--- start of Data extract ---

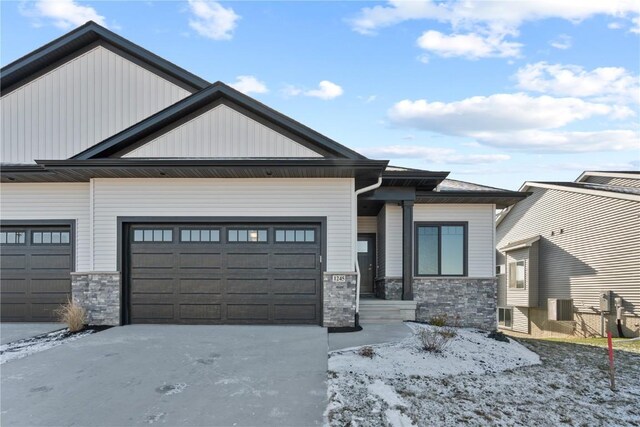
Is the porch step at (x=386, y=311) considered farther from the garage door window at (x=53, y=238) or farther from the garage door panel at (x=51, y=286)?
the garage door window at (x=53, y=238)

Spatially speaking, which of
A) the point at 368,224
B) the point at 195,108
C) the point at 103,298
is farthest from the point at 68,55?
the point at 368,224

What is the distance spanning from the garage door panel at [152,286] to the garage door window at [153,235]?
91cm

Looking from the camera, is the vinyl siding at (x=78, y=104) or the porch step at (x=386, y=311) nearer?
the porch step at (x=386, y=311)

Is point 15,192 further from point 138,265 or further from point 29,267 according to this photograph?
point 138,265

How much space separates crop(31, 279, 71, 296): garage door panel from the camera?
11156 mm

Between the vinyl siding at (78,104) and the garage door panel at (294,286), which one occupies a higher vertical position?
the vinyl siding at (78,104)

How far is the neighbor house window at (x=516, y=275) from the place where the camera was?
21.1m

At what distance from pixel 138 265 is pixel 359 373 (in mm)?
6208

--- end of Data extract ---

Directive: Give each line of the rows above as a Markdown table with the columns Number and Line, leaving out blank lines and the picture.

Task output:
| Number | Line |
|---|---|
| 1 | Is the porch step at (x=386, y=311) considered farther from the garage door window at (x=53, y=238) or farther from the garage door panel at (x=51, y=286)? |
| 2 | the garage door window at (x=53, y=238) |
| 3 | Spatially speaking, which of |
| 4 | A) the point at 368,224 |
| 5 | B) the point at 195,108 |
| 6 | C) the point at 103,298 |
| 7 | is farthest from the point at 68,55? |
| 8 | the point at 368,224 |
| 9 | What is the distance spanning from the garage door panel at [152,286] to the garage door window at [153,235]? |
| 10 | 91cm |
| 11 | Looking from the camera, is the vinyl siding at (x=78, y=104) or the porch step at (x=386, y=311) nearer? |
| 12 | the porch step at (x=386, y=311) |
| 13 | Is point 15,192 further from point 138,265 or further from point 29,267 according to this photograph? |
| 14 | point 138,265 |
| 15 | How much space separates crop(31, 279, 71, 296): garage door panel from the camera? |
| 16 | 11156 mm |
| 17 | Between the vinyl siding at (78,104) and the garage door panel at (294,286), which one occupies a higher vertical position? |
| 18 | the vinyl siding at (78,104) |
| 19 | How far is the neighbor house window at (x=516, y=275) from the place where the camera was? |
| 20 | 21.1m |
| 21 | At what distance from pixel 138 265 is pixel 359 373 (in mm)? |
| 22 | 6208 |